The government has got it wrong in sending price signals to consumers who are dependent on their doctor's assessment of their needs. I believe that price signals and the market will work best with manufacturers, and that clinical accountability lies best with the profession. It is difficult to understand why the government has brought this bill back again—perhaps it is bereft of ideas. Regardless, we will not support this because it is poor policy.
Finally, we need to ask: have we got the balance right in terms of our reliance on pharmaceuticals versus a more balanced approach to health? I believe the answer is no. When constituents have written to me about this bill listing the enormous array of pharmaceuticals they rely on daily, I am struck by the poverty of their lives not only in financial terms but also their lack of enjoyable activities and community support. There is sufficient research in the medical and social sciences literature to demonstrate that social networks, hobbies, some simple remedies and a good diet can often take the place of medicines because they are, of themselves, improving health.

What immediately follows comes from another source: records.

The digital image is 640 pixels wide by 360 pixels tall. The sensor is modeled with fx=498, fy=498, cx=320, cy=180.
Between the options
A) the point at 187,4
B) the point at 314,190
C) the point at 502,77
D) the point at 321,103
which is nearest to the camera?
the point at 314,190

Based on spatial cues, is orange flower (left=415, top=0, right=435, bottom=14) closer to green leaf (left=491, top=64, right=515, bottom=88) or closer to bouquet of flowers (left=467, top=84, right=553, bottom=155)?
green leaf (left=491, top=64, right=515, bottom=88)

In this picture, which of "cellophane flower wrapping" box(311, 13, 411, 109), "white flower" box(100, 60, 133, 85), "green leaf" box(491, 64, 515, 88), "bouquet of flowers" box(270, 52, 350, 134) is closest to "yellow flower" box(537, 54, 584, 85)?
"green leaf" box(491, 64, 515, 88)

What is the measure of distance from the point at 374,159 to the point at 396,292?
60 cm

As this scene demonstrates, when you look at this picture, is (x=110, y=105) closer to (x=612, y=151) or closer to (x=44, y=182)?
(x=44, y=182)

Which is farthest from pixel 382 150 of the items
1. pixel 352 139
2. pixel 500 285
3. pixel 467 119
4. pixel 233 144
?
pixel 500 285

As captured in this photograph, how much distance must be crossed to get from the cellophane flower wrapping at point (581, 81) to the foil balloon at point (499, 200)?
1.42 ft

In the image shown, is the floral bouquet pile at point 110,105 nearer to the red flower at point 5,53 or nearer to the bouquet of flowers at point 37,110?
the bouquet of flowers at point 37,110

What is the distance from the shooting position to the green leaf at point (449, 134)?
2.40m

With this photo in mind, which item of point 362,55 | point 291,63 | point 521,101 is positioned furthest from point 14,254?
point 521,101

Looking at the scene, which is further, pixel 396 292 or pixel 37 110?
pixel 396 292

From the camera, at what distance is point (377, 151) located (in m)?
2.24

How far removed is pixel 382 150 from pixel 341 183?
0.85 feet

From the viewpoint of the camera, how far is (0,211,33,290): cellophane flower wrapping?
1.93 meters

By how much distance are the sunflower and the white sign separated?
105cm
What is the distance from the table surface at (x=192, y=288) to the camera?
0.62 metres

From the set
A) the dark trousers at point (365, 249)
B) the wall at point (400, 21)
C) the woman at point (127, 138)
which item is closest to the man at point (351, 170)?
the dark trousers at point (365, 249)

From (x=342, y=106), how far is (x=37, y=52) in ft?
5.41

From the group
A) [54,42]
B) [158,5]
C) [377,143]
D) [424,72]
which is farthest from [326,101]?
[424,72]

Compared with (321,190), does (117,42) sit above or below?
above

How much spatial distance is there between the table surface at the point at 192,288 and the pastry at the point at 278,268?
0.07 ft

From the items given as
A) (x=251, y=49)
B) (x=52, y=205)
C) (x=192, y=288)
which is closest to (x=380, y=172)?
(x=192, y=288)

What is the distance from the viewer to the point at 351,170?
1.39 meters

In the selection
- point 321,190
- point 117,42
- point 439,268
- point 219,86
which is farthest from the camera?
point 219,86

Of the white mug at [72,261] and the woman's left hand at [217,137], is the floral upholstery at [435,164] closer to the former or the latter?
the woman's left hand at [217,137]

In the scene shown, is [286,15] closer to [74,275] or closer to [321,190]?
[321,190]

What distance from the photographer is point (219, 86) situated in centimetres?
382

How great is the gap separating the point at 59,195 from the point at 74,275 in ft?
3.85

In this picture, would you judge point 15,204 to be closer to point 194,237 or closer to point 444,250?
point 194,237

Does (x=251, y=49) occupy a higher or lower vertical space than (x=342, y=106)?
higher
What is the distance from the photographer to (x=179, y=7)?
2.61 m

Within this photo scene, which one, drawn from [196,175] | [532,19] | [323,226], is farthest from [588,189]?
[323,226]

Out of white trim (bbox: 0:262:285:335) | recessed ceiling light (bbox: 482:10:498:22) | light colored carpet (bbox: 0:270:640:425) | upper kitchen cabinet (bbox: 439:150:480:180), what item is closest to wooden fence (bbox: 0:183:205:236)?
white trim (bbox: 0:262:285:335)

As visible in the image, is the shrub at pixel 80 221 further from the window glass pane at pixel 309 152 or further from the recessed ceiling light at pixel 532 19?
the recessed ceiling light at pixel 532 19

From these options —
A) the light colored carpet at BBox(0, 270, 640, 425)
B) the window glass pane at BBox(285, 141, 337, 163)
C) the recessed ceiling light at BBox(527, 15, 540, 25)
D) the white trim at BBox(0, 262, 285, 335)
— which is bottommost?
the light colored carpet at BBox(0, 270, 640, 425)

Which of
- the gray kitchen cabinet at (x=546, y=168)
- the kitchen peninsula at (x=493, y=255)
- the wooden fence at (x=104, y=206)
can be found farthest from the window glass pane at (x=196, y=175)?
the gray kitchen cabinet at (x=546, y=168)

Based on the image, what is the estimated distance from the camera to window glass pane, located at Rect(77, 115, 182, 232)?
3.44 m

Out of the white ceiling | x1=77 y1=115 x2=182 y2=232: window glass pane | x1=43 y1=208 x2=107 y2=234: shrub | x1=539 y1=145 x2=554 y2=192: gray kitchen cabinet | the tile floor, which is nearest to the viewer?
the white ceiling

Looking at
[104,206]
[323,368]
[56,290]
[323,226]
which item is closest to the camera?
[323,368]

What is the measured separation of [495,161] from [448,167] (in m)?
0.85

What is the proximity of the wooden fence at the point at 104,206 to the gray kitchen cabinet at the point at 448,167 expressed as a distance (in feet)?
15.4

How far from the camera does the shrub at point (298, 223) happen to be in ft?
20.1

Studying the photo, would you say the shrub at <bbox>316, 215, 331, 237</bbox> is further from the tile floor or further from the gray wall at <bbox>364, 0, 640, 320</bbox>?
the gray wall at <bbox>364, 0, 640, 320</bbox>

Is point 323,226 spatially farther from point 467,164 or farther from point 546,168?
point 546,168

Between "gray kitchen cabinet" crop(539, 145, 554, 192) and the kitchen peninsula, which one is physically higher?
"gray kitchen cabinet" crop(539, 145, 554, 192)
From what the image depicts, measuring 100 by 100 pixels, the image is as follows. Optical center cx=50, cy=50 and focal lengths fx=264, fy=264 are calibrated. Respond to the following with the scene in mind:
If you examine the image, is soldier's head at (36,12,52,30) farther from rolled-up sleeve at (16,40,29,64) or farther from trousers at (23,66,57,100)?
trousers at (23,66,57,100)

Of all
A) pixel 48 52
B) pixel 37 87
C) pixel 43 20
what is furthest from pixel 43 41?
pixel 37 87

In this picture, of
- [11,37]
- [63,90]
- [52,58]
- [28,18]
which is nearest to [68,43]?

Yet, despite the overwhelming evidence on the cost-effectiveness of preventive health, a report released by the Australian Institute of Health and Welfare in December last year showed that less than two per cent of all governments' health expenditure was spent on public health. The federal government's contribution was a paltry $500 million. Contrast this contribution with the $2.3 billion presently used to subsidise private health insurance. Professor Deeble has recently demonstrated—with empirical evidence—the lack of value that this insurance rebate adds to our health system. Evidence based medicine may be this government's catchcry, but I say: let's have some evidence based policy. Cut costs from an unsustainable private health insurance rebate of $2.3 billion and let's put some resources into preventive health measures and pharmaceutical reform, and we might achieve a better balance.